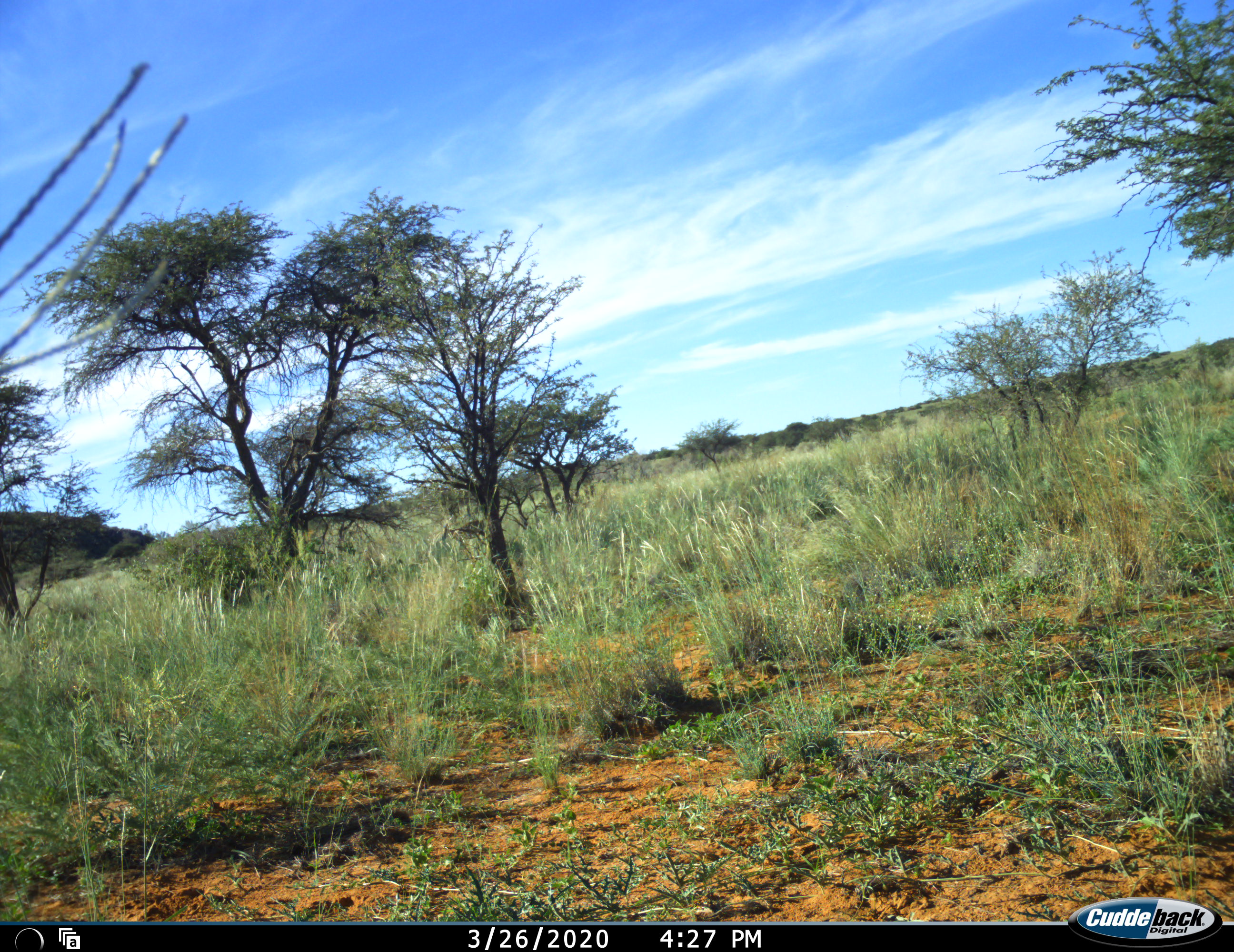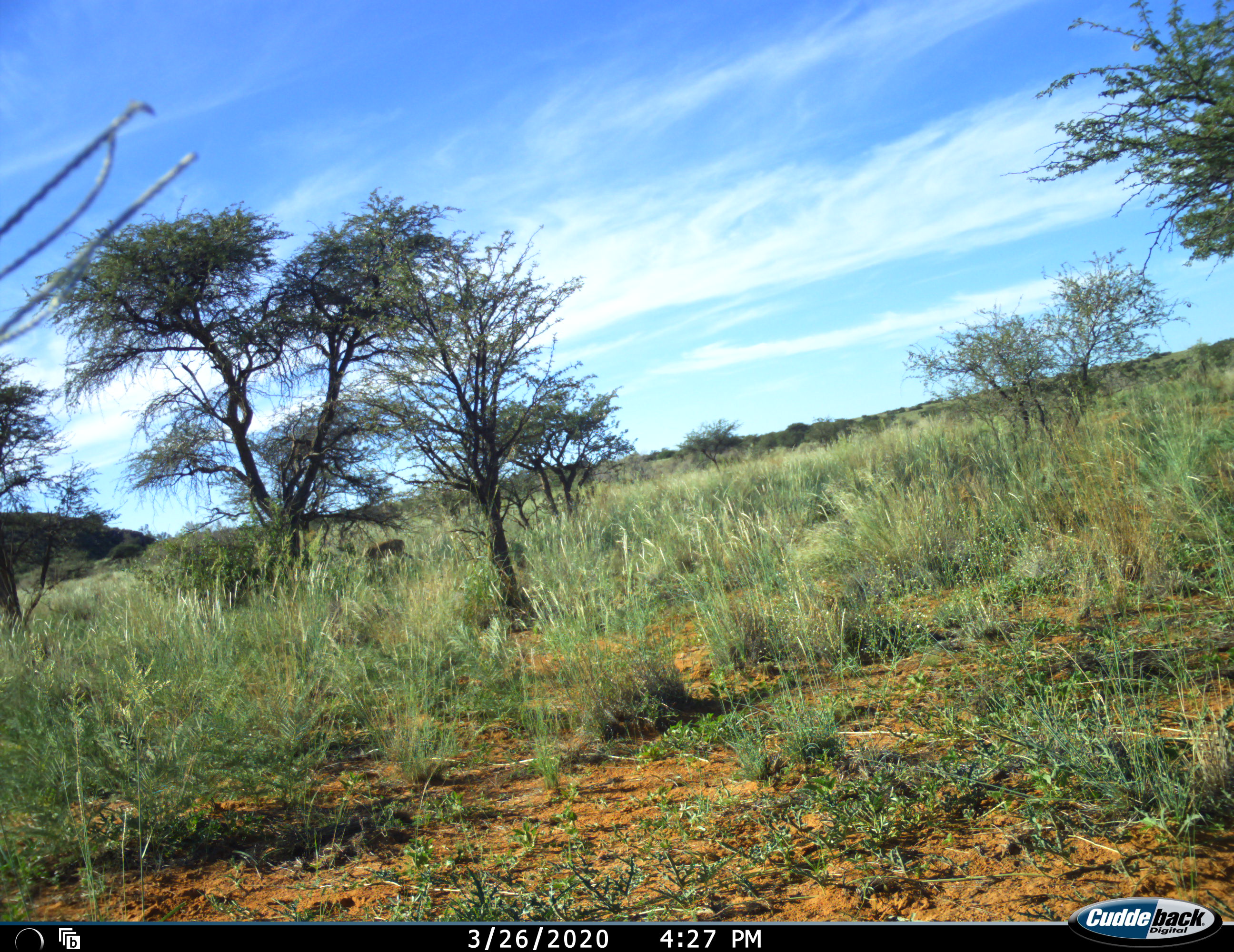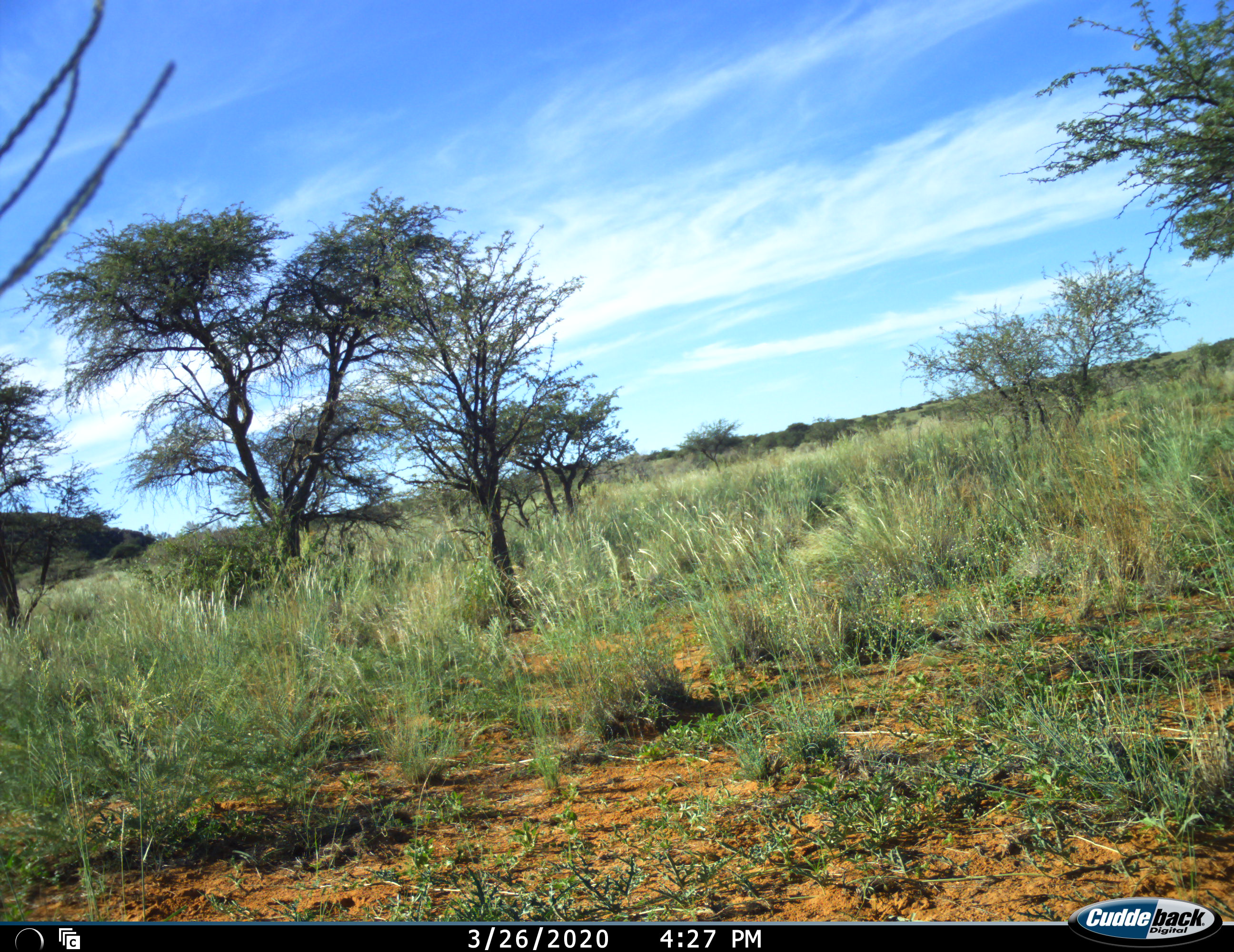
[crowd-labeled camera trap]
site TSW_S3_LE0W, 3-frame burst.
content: unidentified animal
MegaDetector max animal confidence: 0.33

○ ○ ○ ○

Leave out every line before the one containing "content: unidentified animal"; set down that line and all remaining lines of the material exactly.

### SOLUTION:
content: unidentified animal
MegaDetector max animal confidence: 0.33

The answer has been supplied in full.